* _Brano scelto_:
──────
Possiamo ancora parlare di testo o forse meglio di immagini testuali? Quanto pesa lo schermo e la sua qualità? Solo alcune delle molte domande che studiosi come Giuseppe Granieri e non solo si pongono. Esistono risposte certe? Difficile anche se la strada sembra essere segnata....

( Un articolo scritto da Giuseppe Granieri, pubblicato su Lastampa.it )

Contro tutte le apparenze, scrive Tom Chatfield su Prospect Magazine, «la digitalizzazione dell'esperienza di lettura è l'aspetto meno importante di questo processo di cambiamento».

Il romanziere e poeta Blake Morrison, racconta Chatfield, gli ha confessato tempo fa di essere preoccupato per il futuro della narrativa e della poesia. E lui stesso ammette che non si tratta di un caso isolato. «Ho passato i mesi scorsi a parlare dl futuro dell'editoria con autori, editori e agenti», dice. «Ed è chiaro che i timori di Morrison sono lontani dall'essere rari. Dopo un po' di false partenze, i libri alla fine stanno diventando digitali».
──────
* _Consegna 1_:
Copia dal brano sulla lettura digitale il passo che inizia con "Possiamo ancora parlare" e termina con "sembra essere segnata....".
* _Consegna 2_:
Rispondi alle domande seguenti in base al brano sulla lettura digitale:
(a) Su quale sito è stato pubblicato l'articolo di Giuseppe Granieri?
(b) Su quale rivista scrive Tom Chatfield?
(c) Per che cosa si dice preoccupato Blake Morrison?
* _Consegna 3_:
Indica se ciascuna affermazione concorda con il brano sulla lettura digitale:
(a) Per Chatfield la digitalizzazione dell'esperienza di lettura è l'aspetto più importante del cambiamento.
(b) Blake Morrison viene presentato come romanziere e poeta.
(c) Chatfield sostiene che i timori di Morrison sono rari.

* _Estratto dati_:
──────
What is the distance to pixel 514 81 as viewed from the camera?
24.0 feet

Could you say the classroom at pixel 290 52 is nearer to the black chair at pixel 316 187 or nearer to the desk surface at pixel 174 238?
──────
* _Risultato 1_:
Possiamo ancora parlare di testo o forse meglio di immagini testuali? Quanto pesa lo schermo e la sua qualità? Solo alcune delle molte domande che studiosi come Giuseppe Granieri e non solo si pongono. Esistono risposte certe? Difficile anche se la strada sembra essere segnata....

* _Risultato 2_:
(a) Lastampa.it
(b) Prospect Magazine
(c) Per il futuro della narrativa e della poesia.

* _Risultato 3_:
(a) No: "la digitalizzazione dell'esperienza di lettura è l'aspetto meno importante di questo processo di cambiamento"
(b) Sì: "Il romanziere e poeta Blake Morrison"
(c) No: "i timori di Morrison sono lontani dall'essere rari"